Dando continuidade em mais um ano de trabalho, a revista História em Reflexão (REHR) traz novos debates acadêmicos para o campo da História e Historiografia. Com muita satisfação o conselho editorial e consultivo apresenta, a você leitor e pesquisador da área, a IX edição da revista com seu dossiê “História Política e Política na História”. Referente ao período de janeiro-junho de 2011, a mais nova edição vem oferecer um panorama sobre a pesquisa histórica no Brasil, sobretudo em Mato Grosso do Sul e região, tendo como principal foco a aproximação entre academia e sociedade.

A fim de incentivar a produção acadêmica sobre a História em diversos sentidos, o objetivo da revista é oferecer subsídios básicos para futuras pesquisas na área, bem como oportunizar aos profissionais da História o acesso a debates acadêmicos atuais. Como um instrumento importante de divulgação do saber científico, a revista evidencia produções relevantes que podem servir de complementação aos temas trabalhados pelos docentes, tanto no que diz respeito ao ensino básico quanto à graduação.
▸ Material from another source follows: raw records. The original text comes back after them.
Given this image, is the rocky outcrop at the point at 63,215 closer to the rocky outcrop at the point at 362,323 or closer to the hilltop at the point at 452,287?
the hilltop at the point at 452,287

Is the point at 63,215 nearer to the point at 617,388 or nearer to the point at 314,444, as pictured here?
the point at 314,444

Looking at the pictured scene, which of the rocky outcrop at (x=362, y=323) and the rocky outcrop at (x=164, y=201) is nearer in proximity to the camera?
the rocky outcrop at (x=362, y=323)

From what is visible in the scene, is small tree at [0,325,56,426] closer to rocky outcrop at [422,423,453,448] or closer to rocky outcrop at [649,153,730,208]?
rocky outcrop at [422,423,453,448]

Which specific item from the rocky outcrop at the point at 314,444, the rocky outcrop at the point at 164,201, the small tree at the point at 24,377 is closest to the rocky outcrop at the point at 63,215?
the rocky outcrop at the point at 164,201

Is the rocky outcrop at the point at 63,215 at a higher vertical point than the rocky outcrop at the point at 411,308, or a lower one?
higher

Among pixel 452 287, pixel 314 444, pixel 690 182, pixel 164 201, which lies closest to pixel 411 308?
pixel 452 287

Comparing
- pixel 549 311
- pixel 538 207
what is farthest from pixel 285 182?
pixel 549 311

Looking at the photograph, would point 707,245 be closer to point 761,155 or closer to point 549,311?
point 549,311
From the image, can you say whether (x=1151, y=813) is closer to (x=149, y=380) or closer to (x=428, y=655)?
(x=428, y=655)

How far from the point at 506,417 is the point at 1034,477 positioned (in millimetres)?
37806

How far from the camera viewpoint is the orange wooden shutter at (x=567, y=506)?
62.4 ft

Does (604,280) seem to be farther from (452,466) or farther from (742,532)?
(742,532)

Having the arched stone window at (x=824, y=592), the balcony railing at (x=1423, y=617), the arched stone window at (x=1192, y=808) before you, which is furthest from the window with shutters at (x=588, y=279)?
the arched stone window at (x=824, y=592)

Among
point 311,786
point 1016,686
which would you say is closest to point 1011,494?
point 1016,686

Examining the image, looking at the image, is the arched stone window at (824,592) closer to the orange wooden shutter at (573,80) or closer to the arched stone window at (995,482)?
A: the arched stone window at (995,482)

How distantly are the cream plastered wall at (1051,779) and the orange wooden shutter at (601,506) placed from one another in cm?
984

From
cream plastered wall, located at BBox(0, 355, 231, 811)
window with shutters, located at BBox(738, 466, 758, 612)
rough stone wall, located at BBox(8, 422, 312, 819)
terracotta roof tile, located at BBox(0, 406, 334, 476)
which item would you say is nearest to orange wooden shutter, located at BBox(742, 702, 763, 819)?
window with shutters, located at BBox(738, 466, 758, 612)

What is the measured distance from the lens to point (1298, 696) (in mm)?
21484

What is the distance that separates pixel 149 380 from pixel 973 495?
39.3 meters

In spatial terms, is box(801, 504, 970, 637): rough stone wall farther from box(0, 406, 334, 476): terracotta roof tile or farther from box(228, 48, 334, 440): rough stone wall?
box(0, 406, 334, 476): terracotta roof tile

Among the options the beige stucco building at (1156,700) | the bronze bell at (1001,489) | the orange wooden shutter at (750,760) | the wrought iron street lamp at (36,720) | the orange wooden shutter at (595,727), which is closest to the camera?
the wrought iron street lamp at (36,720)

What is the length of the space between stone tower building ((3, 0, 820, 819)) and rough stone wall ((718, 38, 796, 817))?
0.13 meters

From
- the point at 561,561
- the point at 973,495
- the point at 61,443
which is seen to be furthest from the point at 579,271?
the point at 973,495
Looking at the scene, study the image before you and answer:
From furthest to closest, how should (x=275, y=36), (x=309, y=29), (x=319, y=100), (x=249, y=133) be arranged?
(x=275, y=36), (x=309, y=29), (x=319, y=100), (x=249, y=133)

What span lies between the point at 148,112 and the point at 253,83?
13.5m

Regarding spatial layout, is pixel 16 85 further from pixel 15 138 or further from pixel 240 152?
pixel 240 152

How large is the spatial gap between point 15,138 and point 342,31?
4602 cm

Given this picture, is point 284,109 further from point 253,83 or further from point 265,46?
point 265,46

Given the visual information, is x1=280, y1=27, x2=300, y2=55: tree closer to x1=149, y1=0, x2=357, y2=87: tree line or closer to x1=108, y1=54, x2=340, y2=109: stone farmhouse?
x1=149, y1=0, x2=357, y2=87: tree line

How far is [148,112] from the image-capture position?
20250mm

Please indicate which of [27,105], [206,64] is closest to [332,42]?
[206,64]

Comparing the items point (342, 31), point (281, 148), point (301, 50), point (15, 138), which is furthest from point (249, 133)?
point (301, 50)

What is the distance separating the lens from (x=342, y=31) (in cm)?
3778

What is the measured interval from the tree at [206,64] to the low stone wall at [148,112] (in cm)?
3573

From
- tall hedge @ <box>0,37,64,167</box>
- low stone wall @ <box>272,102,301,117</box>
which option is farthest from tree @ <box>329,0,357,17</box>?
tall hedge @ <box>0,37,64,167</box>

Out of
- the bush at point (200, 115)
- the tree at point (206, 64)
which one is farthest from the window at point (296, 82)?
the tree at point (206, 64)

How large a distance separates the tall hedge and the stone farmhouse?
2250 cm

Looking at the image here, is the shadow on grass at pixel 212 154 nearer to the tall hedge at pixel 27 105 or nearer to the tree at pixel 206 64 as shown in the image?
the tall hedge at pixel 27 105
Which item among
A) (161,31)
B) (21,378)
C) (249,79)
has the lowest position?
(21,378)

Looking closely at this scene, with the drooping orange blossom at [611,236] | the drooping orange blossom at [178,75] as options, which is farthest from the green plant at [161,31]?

A temática do dossiê dessa edição, foi escolhida de modo que respeitasse a discussão sobre a transformação na maneira de se pensar a política na História, em conseqüência do processo de reorientação metodológica de escrita. O dossiê História Política e Política na História, têm como proposta colaborar com os estudos sobre a postura teórica e metodológica que envolve as pesquisas a respeito do tema, bem como o intuito de oferecer novas e surpreendentes narrativas históricas, frutos de pesquisas realizadas em âmbito da graduação e pós-graduação. São Histórias que relatam os modos de vida dos sujeitos, em uma incessante busca pela sobrevivência que manifestam suas razões: social, cultural e política. Marcam um terreno de dissonâncias e harmonias, em que os sujeitos são levados a buscarem diversas formas de adaptações e resistências, nem sempre pacíficas, para a convivência social.

Uma série de desdobramentos – sociais, políticos, filosóficos e culturais –, permitiu repensar a escrita da História. Uma dinâmica diferenciada em seu processo de produção, fez brotar novos questionamentos para sua composição. Desde a segunda década do século XX, a preocupação com a escrita da História marcou época no cenário da produção do conhecimento histórico. Nesse movimento, segundo Peter Burke, se firmou uma historiografia comprometida com o combate aos ídolos da História, qual seja: o ídolo político, individual e cronológico. Michelet e Burckhardt, antes da atuação da escola dos annales, criticavam o historicismo alemão de Ranke, fornecendo, em certa medida, a base para a fundação da corrente historiográfica dos annales.

A crítica a História Política, direcionada por Marc Bloch e outros estudiosos de sua época, desenvolveu, portanto, uma postura diferenciada diante da análise do passado. Vale dizer que o empenho desses intelectuais, na luta por uma História problema, desconsiderava a forma como foi conduzida a produção do conhecimento histórico, que entendia a sociedade a partir dos grandes eventos. Os personagens que ganharam vulto na História, eram tidos como figuras representativas de uma complexa teia de relações sociais. Deixada de lado, a camada considerada inferior da sociedade, homens e mulheres comuns, na grande maioria dos estudos históricos de até então, não faziam parte do movimento social. As grandes batalhas, os grandes feitos, eram apontados como parte da supremacia intelectual dos dirigentes do poder, criando assim uma espécie de representação benéfica do sistema política de cada governante. Dessa forma, a História Política se estabelecia com primazia na análise historiográfica, a serviço da criação dos Estados Nacionais a partir do Século XVIII.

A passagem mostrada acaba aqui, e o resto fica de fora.